Seperti diketahui, Prabowo telah menjabat sebagai Ketua Umum PB IPSI selama lima periode sejak 2003.
Sebelumnya, ia juga pernah menjabat sebagai Wakil Ketua Umum selama empat periode.
Dengan demikian, total pengabdiannya di organisasi pencak silat tersebut mencapai sekitar 34 tahun.
Prabowo juga menyampaikan permohonan maaf karena dalam beberapa tahun terakhir tidak dapat aktif secara langsung memimpin organisasi. Meski demikian, ia menegaskan tetap memberikan dukungan dari belakang.
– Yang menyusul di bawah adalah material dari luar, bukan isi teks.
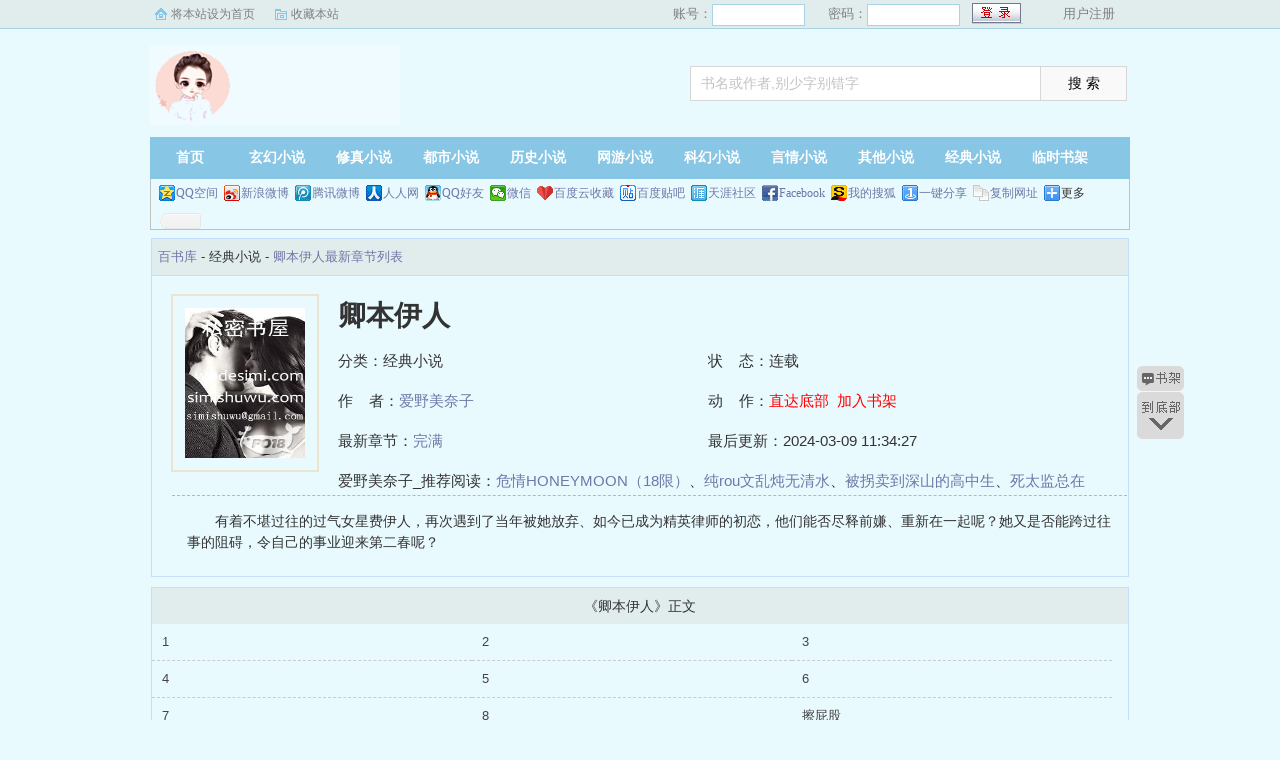

--- FILE ---
content_type: text/html; charset=utf-8
request_url: http://www.zmdej.com/baishuku/120269/
body_size: 3737
content:
<!DOCTYPE html PUBLIC "-//W3C//DTD XHTML 1.0 Transitional//EN" "http://www.w3.org/TR/xhtml1/DTD/xhtml1-transitional.dtd">
<html xmlns="http://www.w3.org/1999/xhtml">
<head>
<title>卿本伊人_爱野美奈子_作品介绍_最新章节_全文无弹窗免费阅读-百书库</title>
<meta name="keywords" content="卿本伊人,卿本伊人爱野美奈子,爱野美奈子最新章节,爱野美奈子全文无弹窗阅读,爱野美奈子全文免费阅读,百书库">
<meta name="description" content="《卿本伊人》简介：    有着不堪过往的过气女星费伊人，再次遇到了当年被她放弃、如今已成为精英律师的初恋，他们能否尽释前嫌、重新在一起呢？她又是否能跨过往事的阻碍，令自己的事业迎来第二春呢？
">
<meta https-equiv="Content-Type" content="text/html; charset=utf-8"/>
<meta https-equiv="Cache-Control" content="no-transform"/>
<meta https-equiv="Cache-Control" content="no-siteapp"/>
<meta https-equiv="mobile-agent" content="format=html5; url=http://m.zmdej.com/baishuku/120269/"/>
<meta https-equiv="mobile-agent" content="format=xhtml; url=http://m.zmdej.com/baishuku/120269/"/>
<meta property="og:type" content="novel"/>
<meta property="og:title" content="卿本伊人"/>
<meta property="og:description" content="    有着不堪过往的过气女星费伊人，再次遇到了当年被她放弃、如今已成为精英律师的初恋，他们能否尽释前嫌、重新在一起呢？她又是否能跨过往事的阻碍，令自己的事业迎来第二春呢？
"/>
<meta property="og:image" content="http://www.zmdej.com/files/article/image/120/120269/120269s.jpg"/>
<meta property="og:novel:category" content="经典小说"/>
<meta property="og:novel:author" content="爱野美奈子"/>
<meta property="og:novel:book_name" content="卿本伊人"/>
<meta property="og:novel:read_url" content="http://www.zmdej.com/baishuku/120269/"/>
<meta property="og:url" content="http://www.zmdej.com/baishuku/120269/"/>
<meta property="og:novel:status" content="连载"/>
<meta property="og:novel:author_link" content="http://www.zmdej.com/author/75957.html"/>
<meta property="og:novel:update_time" content="2024-03-09 11:34:27"/>
<meta property="og:novel:latest_chapter_name" content="完满"/>
<meta property="og:novel:latest_chapter_url" content="http://www.zmdej.com/baishuku/120269/88447.html"/>
<link href="/css/style.css" rel="stylesheet" type="text/css"/>
<script src="http://apps.bdimg.com/libs/jquery/1.8.3/jquery.min.js"></script>
<script src="/js/common.js"></script>
</head>
<body>
<script>login();</script>
<div class="header">
<div class="wrap">
	<div class="logo">
		<a href="/" title="百书库">百书库<em>www.zmdej.com</em></a>
	</div>
	<script>search();</script>
</div>
</div>
		<div class="nav">
		<ul><li class="this"><a href="/" title="百书库">首页</a></li><li><a href="/xuanhuan/">玄幻小说</a></li><li><a href="/xiuzhen/">修真小说</a></li><li><a href="/dushi/">都市小说</a></li><li><a href="/lishi/">历史小说</a></li><li><a href="/wangyou/">网游小说</a></li><li><a href="/kehuan/">科幻小说</a></li><li><a href="/yanqing/">言情小说</a></li></li><li><a href="/qita/">其他小说</a></li><li><a href="/jingdian/">经典小说</a></li><li><a href="/bookcase.html">临时书架</a></li></ul>
                <div class="h_submenucon"><script>bdshare();</script></div>
		</div>
		<div id="banner" style="display:none;">
<li><a href="/gaola/">高辣小说</a></li>
<li><a href="/danmei/">耽美小说</a></li>
<li><a href="/tongren/">同人小说</a></li>
<li><a href="/qingyu/">情欲小说</a></li>
<li><a href="/fugudanmei/">复古耽美</a></li>
<li><a href="/fuguyanqing/">复古言情</a></li>
<li><a href="/quanben/">全本小说</a></li>
</div>
<div id="book">
	<div class="path"><div class="p">
<a href="/">百书库</a> - 经典小说 - <a href="/baishuku/120269/">卿本伊人最新章节列表</a>
</div></div>
                 <div id="maininfo">
                        <div id="fmimg"><img alt="卿本伊人" src="/files/article/image/120/120269/120269s.jpg" width="120" height="150" onerror="this.src='/images/nocover.jpg'" /></div>
			<div id="info">
				<h1>卿本伊人</h1>
				<p>分类：经典小说</p>
				<p>状&nbsp;&nbsp;&nbsp;&nbsp;态：连载</p>
				<p>作&nbsp;&nbsp;&nbsp;&nbsp;者：<a href="/author/75957.html">爱野美奈子</a></p>
				<p>动&nbsp;&nbsp;&nbsp;&nbsp;作：<a href="#footer" style="color:red;">直达底部</a>&nbsp;&nbsp;<a rel="nofollow" href="javascript:;" onclick="addBookCase('120269');" style="color:red;">加入书架</a></p>
				<p>最新章节：<a href="/baishuku/120269/88447.html">完满</a></p>
				<p>最后更新：2024-03-09 11:34:27</p>
				</div>
				<div id="infoo">
				<p>爱野美奈子_推荐阅读：<a href="/baishuku/120270/">危情HONEYMOON（18限）</a>、<a href="/baishuku/120271/">纯rou文乱炖无清水</a>、<a href="/baishuku/120272/">被拐卖到深山的高中生</a>、<a href="/baishuku/120273/">死太监总在妖媚祸主</a>、<a href="/baishuku/120274/">(gb）交响沉/沦</a>、<a href="/baishuku/120275/">获得魔法jiba的女高中生的在校日常</a>、<a href="/baishuku/120276/">【地狱电影院】另一个自我</a>、<a href="/baishuku/120277/">【地狱电影院】兄弟的秘密</a>、<a href="/baishuku/120278/">五条悟乙女向，归复</a>、<a href="/baishuku/120279/">每天都在不同男人怀里醒来（双重人格 NPH）</a></p>

			</div>
                        <div id="intro">
				<p>    有着不堪过往的过气女星费伊人，再次遇到了当年被她放弃、如今已成为精英律师的初恋，他们能否尽释前嫌、重新在一起呢？她又是否能跨过往事的阻碍，令自己的事业迎来第二春呢？
</p>
                        </div>
						</div>
						</div>
		
<div class="listmain">
	<dl>
		<dt>《卿本伊人》正文</dt>
		<dd><a href ="/baishuku/120269/87586.html">1</a></dd><dd><a href ="/baishuku/120269/87603.html">2</a></dd><dd><a href ="/baishuku/120269/87628.html">3</a></dd><dd><a href ="/baishuku/120269/87681.html">4</a></dd><dd><a href ="/baishuku/120269/87931.html">5</a></dd><dd><a href ="/baishuku/120269/87962.html">6</a></dd><dd><a href ="/baishuku/120269/87990.html">7</a></dd><dd><a href ="/baishuku/120269/88027.html">8</a></dd><dd><a href ="/baishuku/120269/88041.html">擦屁股</a></dd><dd><a href ="/baishuku/120269/88063.html">振作</a></dd><dd><a href ="/baishuku/120269/88075.html">威胁</a></dd><dd><a href ="/baishuku/120269/88097.html">接客</a></dd><dd><a href ="/baishuku/120269/88121.html">赴约</a></dd><dd><a href ="/baishuku/120269/88137.html">热吻</a></dd><dd><a href ="/baishuku/120269/88160.html">忏悔</a></dd><dd><a href ="/baishuku/120269/88168.html">深藏不露</a></dd><dd><a href ="/baishuku/120269/88196.html">求饶</a></dd><dd><a href ="/baishuku/120269/88236.html">克里斯蒂</a></dd><dd><a href ="/baishuku/120269/88237.html">丧母</a></dd><dd><a href ="/baishuku/120269/88249.html">开门</a></dd><dd><a href ="/baishuku/120269/88309.html">同居</a></dd><dd><a href ="/baishuku/120269/88310.html">告別</a></dd><dd><a href ="/baishuku/120269/88335.html">演技</a></dd><dd><a href ="/baishuku/120269/88348.html">金丝雀</a></dd><dd><a href ="/baishuku/120269/88392.html">事故</a></dd><dd><a href ="/baishuku/120269/88409.html">一生一世</a></dd><dd><a href ="/baishuku/120269/88447.html">完满</a></dd>
	</dl>
</div>
<div id="footer" name="footer">
	<div class="link"><span>百书库_书迷正在阅读：<a href="/baishuku/120270/">危情HONEYMOON（18限）</a>、<a href="/baishuku/120271/">纯rou文乱炖无清水</a>、<a href="/baishuku/120272/">被拐卖到深山的高中生</a>、<a href="/baishuku/120273/">死太监总在妖媚祸主</a>、<a href="/baishuku/120274/">(gb）交响沉/沦</a>、<a href="/baishuku/120275/">获得魔法jiba的女高中生的在校日常</a>、<a href="/baishuku/120276/">【地狱电影院】另一个自我</a>、<a href="/baishuku/120277/">【地狱电影院】兄弟的秘密</a>、<a href="/baishuku/120278/">五条悟乙女向，归复</a>、<a href="/baishuku/120279/">每天都在不同男人怀里醒来（双重人格 NPH）</a></span></div>
	<hr>
	<p>《卿本伊人》情节跌宕起伏、扣人心弦，是一本情节与文笔俱佳的经典小说，百书库转载收集卿本伊人最新章节。</p>
<p>本站所有小说为转载作品，所有章节均由网友上传，转载至本站只是为了宣传本书让更多读者欣赏。</p>
<p>Copyright &copy; 2018 百书库 All Rights Reserved.</p>

	<script>tj();</script>
</div>
<div id="tbox">
	<a id="gotop" href="#main"></a>
	<a id="jianyi" target="_blank" href="/user/bookcase.php"></a>
	<a id="gobottom" href="#footer"></a>
</div>
<script>downByJs1();</script>
</body>
</html>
“Saya minta maaf, hampir tiga tahun terakhir saya tidak terlalu aktif di depan, tetapi saya selalu mendukung dari belakang. Apalagi sekarang sebagai Presiden, saya kira pembinaan IPSI akan lebih dahsyat lagi,” katanya.
Lebih lanjut, dalam pidatonya, Prabowo juga menegaskan pentingnya menjaga dan melestarikan pencak silat sebagai bagian dari identitas bangsa.
Menurutnya, pencak silat bukan hanya sekadar olahraga, tetapi juga warisan budaya dan bagian dari pembentukan karakter.
“Pencak silat adalah bagian dari budaya kita. Pencak silat juga merupakan ilmu ksatria, ilmu bela diri yang membentuk karakter bangsa,” tegasnya.
Baca juga: Prabowo Kenang Mampu Hancurkan Benda Keras saat Aktif Silat Merpati Putih: Masih Ada Bekas Lukanya
Ia menilai kekuatan suatu bangsa sangat ditentukan oleh semangat dan ketahanan rakyatnya, baik secara fisik maupun mental.
“Kemerdekaan dan keberhasilan suatu bangsa ditentukan oleh semangat rakyatnya. Setiap anak bangsa harus kuat, kuat fisiknya, kuat jiwanya, kuat imannya, dan kuat akhlaknya. Jika tidak, bangsa itu tidak akan langgeng,” ucap Prabowo
Prabowo menyatakan tidak bersedia untuk kembali dicalonkan sebagai Ketua Umum PB IPSI.
Ia meyakini telah muncul generasi penerus yang mampu melanjutkan estafet kepemimpinan organisasi.
“Saya mohon diri dan tidak bersedia dicalonkan kembali. Saya yakin sudah ada generasi penerus yang pantas untuk melanjutkan kepemimpinan IPSI. Saya pasti akan mendukung PB IPSI ke depan,” ujarnya.
Prabowo juga menyinggung target besar yang belum tercapai selama masa kepemimpinannya, yakni membawa pencak silat ke ajang Olimpiade.
“Saya minta maaf karena belum berhasil membawa pencak silat ke Olimpiade. Kita akan terus berusaha, dan saya yakin pengganti saya nanti bisa mewujudkannya,” pungkasnya.